L’infortuné cependant n’était point à la fin de ses épreuves. Bien qu’il eut entretenu le brasier du fourneau, on a vu à quel prix, le résultat trompa encore son espérance. Le fourneau se trouvant hors d’état de servir, Palissy essaya de s’associer, pour opérer à moins de frais, avec un potier, mais après quelques mois, il dut renoncer à ce moyen plus onéreux qu’économique pour lui. Avec les débris du premier fourneau qu’il put employer en partie, il parvint à construire un nouveau fourneau plus solide. Plein d’espoir cette fois, il prépara ses émaux, médailles et poteries, « puis ayant le tout mis et arrangé, dit-il, dans le fourneau, je commençai à faire du feu, pensant retirer de ma fournée trois ou quatre cents livres, et continuai le dit feu jusqu’à ce que j’eusse quelque indice et espérance que mes émaux fussent fondus et que ma fournée se portait bien. Le lendemain, quand je vins à tirer mon œuvre, ayant premièrement ôté le feu, mes tristesses et douleurs furent augmentées si abondamment que je perdais toute contenance. Car combien que mes émaux fussent bons et ma besogne bonne, néanmoins deux accidents étaient survenus à la dite fournée lesquels avaient tout gâté. »

Activité
D'après l'extrait source, combien Palissy pensait-il retirer de sa fournée ?

Données affichées
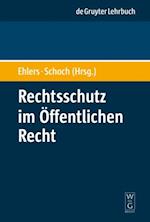 Rechtsschutz im Öffentlichen Recht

Réponse écrite
Trois ou quatre cents livres.